Problem to solve: Repeat exactly the lines that begin at the one containing "Bilingual Initial Uppercase" and end at the final line of the records; include no pictures and nothing else.

(Dataset items)
--- START ---

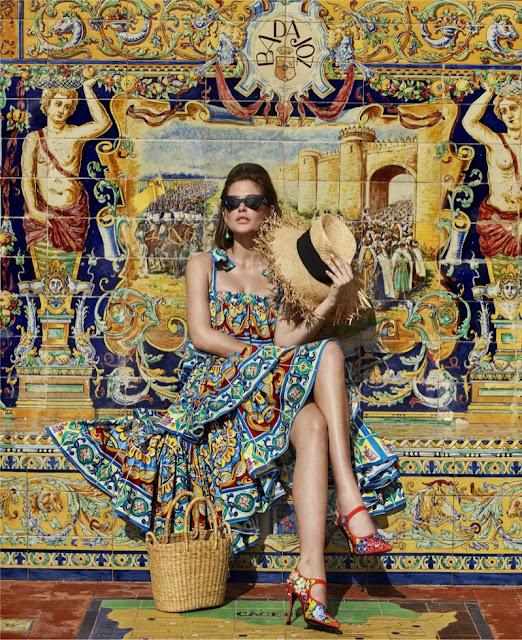 Catherine McNeil for Harper's Bazaar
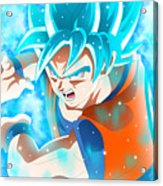 Goku In Dragon Ball Super  Acrylic Print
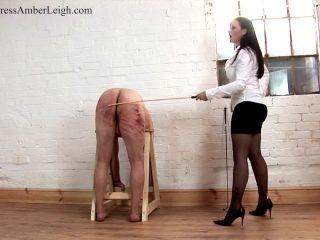 mistress amber leigh  caned to destruction  discipline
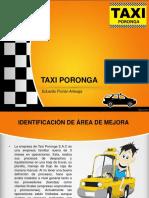 Presentación BPM_Taxi (2)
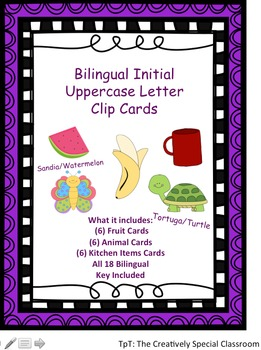 Bilingual Initial Uppercase Letter Clip Cards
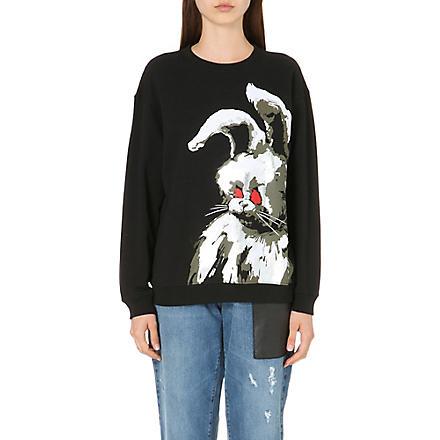 MCQ ALEXANDER MCQUEEN Angry Bunny cotton-jersey sweatshirt (Black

--- END ---

Response:
 Bilingual Initial Uppercase Letter Clip Cards
 MCQ ALEXANDER MCQUEEN Angry Bunny cotton-jersey sweatshirt (Black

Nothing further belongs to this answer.